I am trying to get a Rcpp version of pmvnorm to work at least as fast as mvtnorm::pmvnorm in R.
I have found https://github.com/zhanxw/libMvtnorm and created a Rcpp skeleton package with the relevant source files. I have added the following functions which make use of Armadillo (since I'm using it across other code I've been writing).
//[[Rcpp::export]]
arma::vec triangl(const arma::mat& X){
arma::mat LL = arma::trimatl(X, -1); // omit the main diagonal
return LL.elem(arma::find(LL != 0));
}
//[[Rcpp::export]]
double pmvnorm_cpp(arma::vec& bound, arma::vec& lowtrivec){
double error;
int n = bound.n_elem;
double* boundptr = bound.memptr();
double* lowtrivecptr = lowtrivec.memptr();
double result = pmvnorm_P(n, boundptr, lowtrivecptr, &error);
return result;
}
From R after building the package, this is a reproducible example:
set.seed(1)
covar <- rWishart(1, 10, diag(5))[,,1]
sds <- diag(covar) ^-.5
corrmat <- diag(sds) %*% covar %*% diag(sds)
triang <- triangl(corrmat)
bounds <- c(0.5, 0.9, 1, 4, -1)
rbenchmark::benchmark(pmvnorm_cpp(bounds, triang),
mvtnorm::pmvnorm(upper=bounds, corr = corrmat),
replications=1000)
Which shows that pmvnorm_cpp is much slower than mvtnorm::pmvnorm. and the result is different.
> pmvnorm_cpp(bounds, triang)
[1] 0.04300643
> mvtnorm::pmvnorm(upper=bounds, corr = corrmat)
[1] 0.04895361
which puzzles me because I thought the base fortran code was the same. Is there something in my code that makes everything go slow? Or should I try to port the mvtnorm::pmvnorm code directly?

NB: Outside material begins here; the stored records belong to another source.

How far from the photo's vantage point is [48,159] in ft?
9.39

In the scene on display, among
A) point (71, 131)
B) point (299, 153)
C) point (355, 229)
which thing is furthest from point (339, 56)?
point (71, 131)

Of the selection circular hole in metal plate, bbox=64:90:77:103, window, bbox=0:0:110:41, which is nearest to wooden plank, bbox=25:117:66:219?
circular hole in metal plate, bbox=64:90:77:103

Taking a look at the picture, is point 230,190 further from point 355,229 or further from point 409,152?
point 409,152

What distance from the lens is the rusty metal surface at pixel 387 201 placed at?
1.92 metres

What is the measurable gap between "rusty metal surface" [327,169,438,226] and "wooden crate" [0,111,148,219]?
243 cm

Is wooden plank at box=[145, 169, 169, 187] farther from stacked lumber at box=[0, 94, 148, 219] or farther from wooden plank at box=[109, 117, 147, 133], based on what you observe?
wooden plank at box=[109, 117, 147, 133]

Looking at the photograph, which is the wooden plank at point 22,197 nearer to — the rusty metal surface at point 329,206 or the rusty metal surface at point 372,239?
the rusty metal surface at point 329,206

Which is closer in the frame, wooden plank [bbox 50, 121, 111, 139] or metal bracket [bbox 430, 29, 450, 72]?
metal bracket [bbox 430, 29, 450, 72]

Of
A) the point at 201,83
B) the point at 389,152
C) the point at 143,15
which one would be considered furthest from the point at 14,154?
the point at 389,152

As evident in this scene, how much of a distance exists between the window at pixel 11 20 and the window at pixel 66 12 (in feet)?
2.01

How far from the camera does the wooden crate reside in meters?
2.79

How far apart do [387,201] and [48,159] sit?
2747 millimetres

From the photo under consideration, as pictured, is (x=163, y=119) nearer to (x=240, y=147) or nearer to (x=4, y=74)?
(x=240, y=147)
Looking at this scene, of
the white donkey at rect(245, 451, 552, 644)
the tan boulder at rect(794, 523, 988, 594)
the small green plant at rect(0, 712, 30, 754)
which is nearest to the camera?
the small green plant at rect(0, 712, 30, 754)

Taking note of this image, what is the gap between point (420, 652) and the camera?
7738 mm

I have literally no experience with fortran.
Suggestions appreciated, excuse my incompetence othewise.
EDIT: to make a quick comparison with an alternative, this:
//[[Rcpp::export]]
NumericVector pmvnorm_cpp(NumericVector bound, NumericMatrix cormat){
Environment stats("package:mvtnorm");
Function f = stats["pmvnorm"];
NumericVector lower(bound.length(), R_NegInf);
NumericVector mean(bound.length());
NumericVector res = f(lower, bound, mean, cormat);
return res;
}
has essentially the same performance as an R call (the following on a 40-dimensional mvnormal):
> rbenchmark::benchmark(pmvnorm_cpp(bounds, corrmat),
+ mvtnorm::pmvnorm(upper=bounds, corr = corrmat),
+ replications=100)
test replications elapsed relative user.self sys.self
2 mvtnorm::pmvnorm(upper = bounds, corr = corrmat) 100 16.86 1.032 16.60 0.00
1 pmvnorm_cpp(bounds, corrmat) 100 16.34 1.000 16.26 0.01
so it seems to me there must be something going on in the previous code. either with how I'm handling things with Armadillo, or how the other things are connected. I would assume that there should be a performance gain compared to this last implementation.